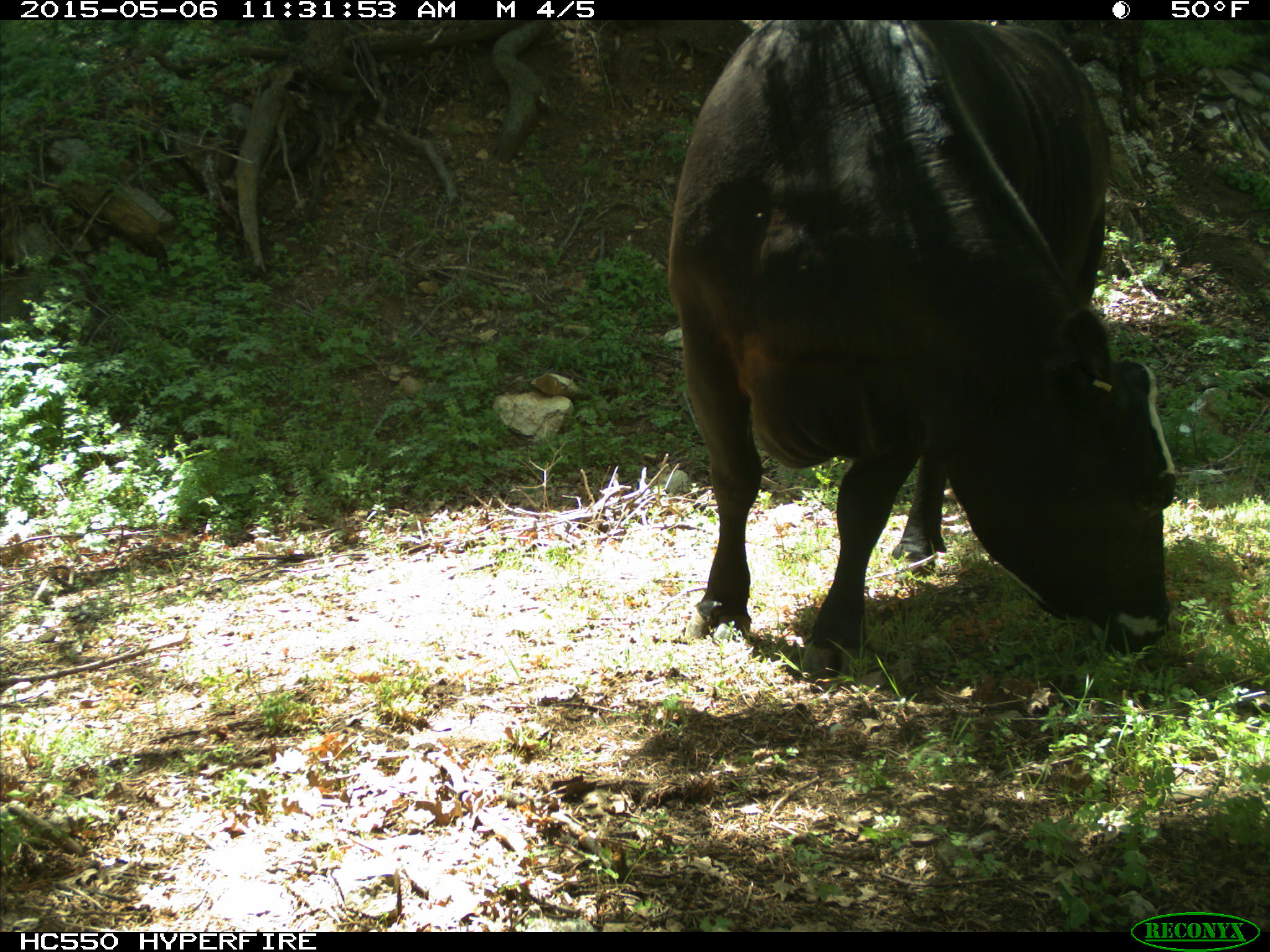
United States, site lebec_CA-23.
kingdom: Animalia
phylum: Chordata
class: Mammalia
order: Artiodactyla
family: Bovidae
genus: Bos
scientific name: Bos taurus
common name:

- - -

* **Problem requirements**
Every line, from the one holding "kingdom: Animalia" through the last line of the material above, should be transcribed exactly, and no line outside that range.

* **Answer box**
kingdom: Animalia
phylum: Chordata
class: Mammalia
order: Artiodactyla
family: Bovidae
genus: Bos
scientific name: Bos taurus
common name:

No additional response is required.